A serial liar told a psychiatrist she has no memory of posing as a teenage victim of sex assault or that she was in a cult, according to documents.
Australian woman Samantha Azzopardi was yesterday ordered to serve a three-year community corrections order at the Picton Court, southwest of Sydney for her latest crimes.
The 33-year-old pleaded guilty to two counts of making false representations, resulting in a police investigation, but avoided jail.
As part of her corrections order, she must undergo mental health treatment or risk getting hauled back to court.
She was also ordered to take medication as directed.
She was asked to verbally consent to the lengthy order by magistrate Mark Douglass.
"Yes," was her response.
He labelled her offending "serious and significant" offences.

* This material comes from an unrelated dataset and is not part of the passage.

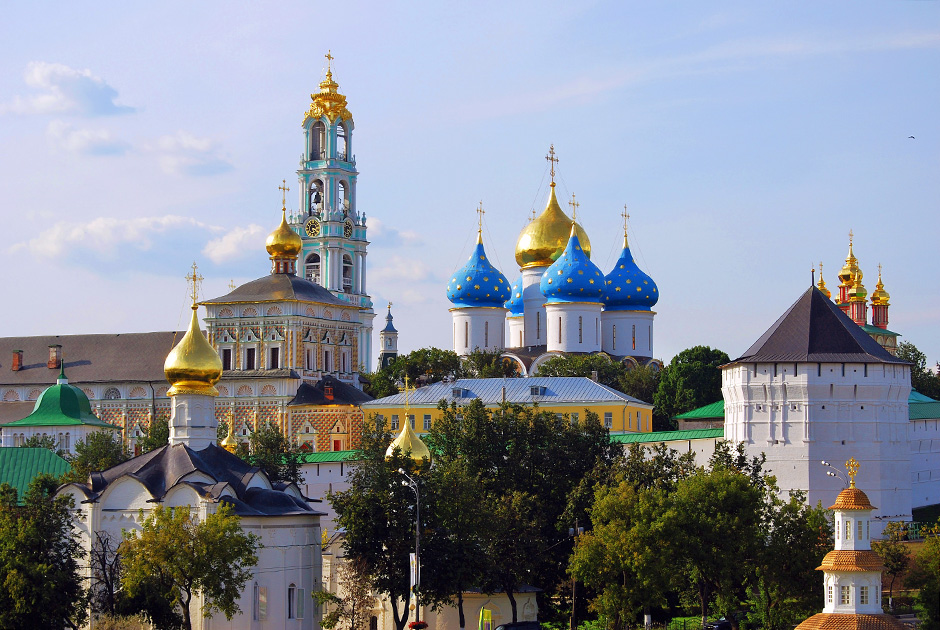 Architectural Ensemble of the Trinity Sergius Lavra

In a psychiatric report tendered to the court, she claimed she had no memory of the latest crimes.
"Holy crap, it's as if my day was wiped out when the police said I did something and that I could go to jail again," she said to the psychiatrist.
"It's all very hard to believe."
Azzopardi claimed she was a teenager in a cult when she spoke to a youth worker at Youth off the Streets in November last year.

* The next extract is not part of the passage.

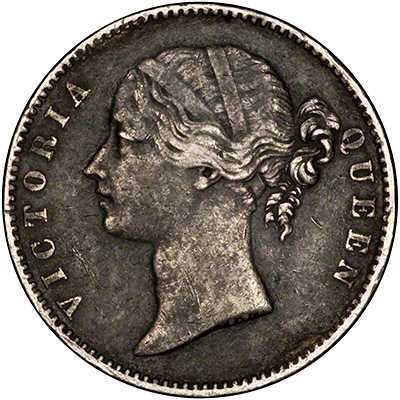 Obverse of 1840 India Silver One Rupee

She claimed she was 16 and her parents sent her from Brisbane to a man who sexually assaulted her, took photos and held her captive.
In a bid to escape the man, she told the youth worker, she slept in Sydney's Hyde Park but returned because of bad weather, according to the documents.
A police investigation started on November 22 after the youth worker reported it to the Child Protection Helpline.
But when Azzopardi – using the alias Eleanor Harris — was due to meet with police, she changed her mind and was dropped off at an address in Rushcutters Bay.
When police checked the address, the mysterious man did not live there and neither did the "teenager".
A week later, she went to Royal Prince Alfred Hospital and told a doctor a similar tale of sexual abuse, claiming she was 16, adding she was injected with a fertility drug against her wishes.
The fraudster fled the hospital before she could be examined.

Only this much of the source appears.